Fantasy Fabrics -- Slithering, Swinging, Sequined And Shining, It's What Glamour Is Made Of

The fabric alone could prod a home-economics class dropout to think about sewing something glamorous.

Customers at Jehlor Fantasy Fabric say it's the only shop in the Pacific Northwest that caters exclusively to the sequin-and-lame crowd. Fabric from the Southcenter-area store has shown up in the most bedazzling places:

-- Purple panne velvet with black iridescent coque feathers spinning on the ice with Olympic silver medalist Rosalynn Sumners;

-- Black crepe and hand-beaded lace swinging with jazz singer Diane Schuur;

-- Iridescent polyester chiffon dancing in the Pacific Northwest Ballet's production of "Carmina Burana";

-- Rainbow strips of acetate satin perching on the head of children's entertainer Tim Noah.

And they've got the poodle dress. A mannequin displays the pumpkin-colored frou-frou number the millionairess wore on the recent Washington State Lottery commercial - hat, tail and all. A California company made the dress with Jehlor's fabric.

The shop is a tourist stop for out-of-towners who've seen the ads in Sew News, a national monthly trade publication. Half the business is catalog mail order, much of it international.

Owner Lorie M. Graff and her four employees say they love coming to work. They never know who will phone or walk through the door that day. Graff matched Diane Schuur with her dressmaker, Erika Fuhrmann, after Schuur's sister stopped by looking for a referral.

When a dressmaker in Wolfpoint, Mont., discovered the Jehlor catalog a few years ago, a phone stampede broke out among locals desperately seeking fabric for prom dresses: "For two weeks, whenever we'd answer the phone and it would be one of them, we'd yell out, `It's Wolfpoint, Montana!' " Graff said.

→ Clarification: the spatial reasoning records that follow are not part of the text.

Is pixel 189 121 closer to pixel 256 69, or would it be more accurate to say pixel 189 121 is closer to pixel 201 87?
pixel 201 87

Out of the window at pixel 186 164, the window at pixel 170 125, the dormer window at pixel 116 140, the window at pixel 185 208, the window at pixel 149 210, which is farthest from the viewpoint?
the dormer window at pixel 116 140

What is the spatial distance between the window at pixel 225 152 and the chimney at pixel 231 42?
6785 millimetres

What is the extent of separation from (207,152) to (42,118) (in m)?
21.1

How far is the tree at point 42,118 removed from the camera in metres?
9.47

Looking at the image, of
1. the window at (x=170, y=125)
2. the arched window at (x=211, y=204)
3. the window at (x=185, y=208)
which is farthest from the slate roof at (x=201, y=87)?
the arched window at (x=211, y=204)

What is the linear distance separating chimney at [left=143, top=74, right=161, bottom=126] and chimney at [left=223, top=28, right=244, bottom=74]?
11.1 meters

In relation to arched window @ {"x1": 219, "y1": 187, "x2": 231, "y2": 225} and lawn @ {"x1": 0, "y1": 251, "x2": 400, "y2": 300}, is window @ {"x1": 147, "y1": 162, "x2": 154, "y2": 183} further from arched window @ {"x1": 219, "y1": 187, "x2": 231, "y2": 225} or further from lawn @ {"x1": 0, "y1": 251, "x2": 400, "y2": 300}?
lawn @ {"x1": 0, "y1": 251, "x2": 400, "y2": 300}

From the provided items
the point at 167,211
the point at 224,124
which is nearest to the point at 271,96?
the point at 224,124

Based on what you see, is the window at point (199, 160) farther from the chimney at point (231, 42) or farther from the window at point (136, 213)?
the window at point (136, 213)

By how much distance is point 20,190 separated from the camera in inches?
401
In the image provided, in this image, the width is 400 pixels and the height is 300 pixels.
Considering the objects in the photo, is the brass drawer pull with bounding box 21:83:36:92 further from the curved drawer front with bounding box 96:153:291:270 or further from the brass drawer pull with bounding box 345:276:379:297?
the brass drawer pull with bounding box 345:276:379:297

But none of her customer stories tops Graff's own beginning. She and her former business partner, Jean Wood, were working at Renton District Court when they began taking belly-dancing lessons in 1973.

Oh, what to wear, what to wear. They researched and designed 24 different patterns for belly-dancing attire. The elaborate costumes became the envy of their classmates. It wasn't long before Graff and Wood began a weekend mail-order business selling their belly-dance costume patterns. To find fabric for their designs, they looked up a fabric wholesaler in the Yellow Pages.

"He said, `I guess I could sell to a couple of middle-aged belly dancers,' " Graff said. "He thought the whole idea was just a hoot."

Graff earned a dance-instructor certificate, and in 1981 she and Wood set out on a road trip. They taught dance and costuming workshops from Sedro-Woolley to Moscow, Idaho, and sold fabric from their pickup truck.

Success. They decided it was time to give up the day jobs. They opened a shop in Renton in 1981 and moved near Southcenter in 1987. Their partnership was as entwined as the store name, "Jehlor," derived from their first names. It was tough separating when Wood and her husband retired to Eastern Washington in 1988.

They had shared glamour, adven

ture, comedy and also tragedy. The year they opened the first shop they also grieved the death of Graff's son, a pilot, in a small-plane accident, and a few months later, her husband's death in a home accident.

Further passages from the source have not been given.